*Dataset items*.
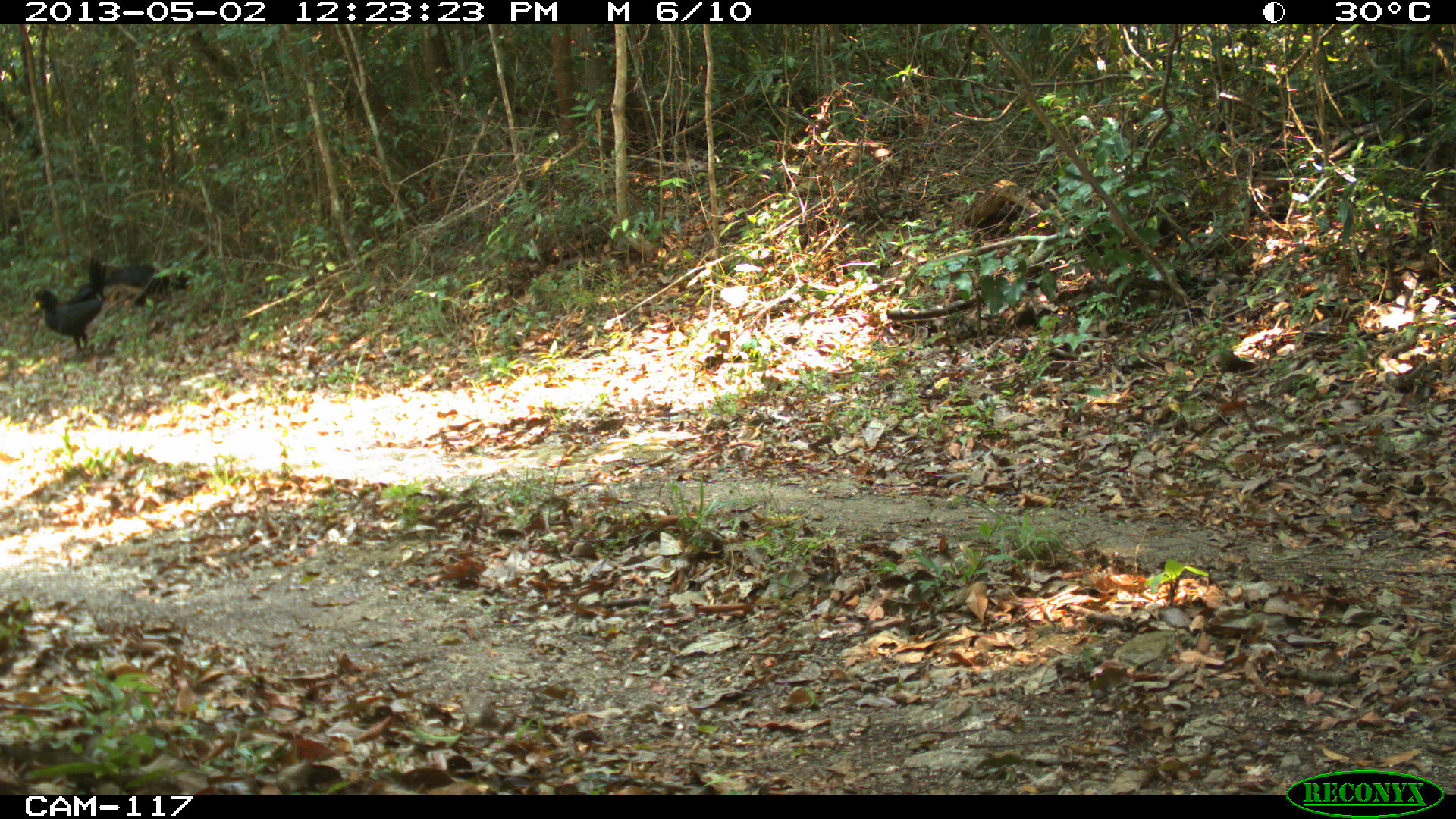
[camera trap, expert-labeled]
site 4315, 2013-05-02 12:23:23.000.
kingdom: Animalia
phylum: Chordata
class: Aves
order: Galliformes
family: Cracidae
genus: Crax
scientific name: Crax rubra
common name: great curassow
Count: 3.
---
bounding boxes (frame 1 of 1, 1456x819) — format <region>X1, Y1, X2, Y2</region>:
crax rubra: <region>30, 253, 107, 358</region>; <region>101, 256, 194, 303</region>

*What you will do*.
What's needed is an exact copy of every entry, free of pictures.

*Answer section*.
[camera trap, expert-labeled]
site 4315, 2013-05-02 12:23:23.000.
kingdom: Animalia
phylum: Chordata
class: Aves
order: Galliformes
family: Cracidae
genus: Crax
scientific name: Crax rubra
common name: great curassow
Count: 3.
---
bounding boxes (frame 1 of 1, 1456x819) — format <region>X1, Y1, X2, Y2</region>:
crax rubra: <region>30, 253, 107, 358</region>; <region>101, 256, 194, 303</region>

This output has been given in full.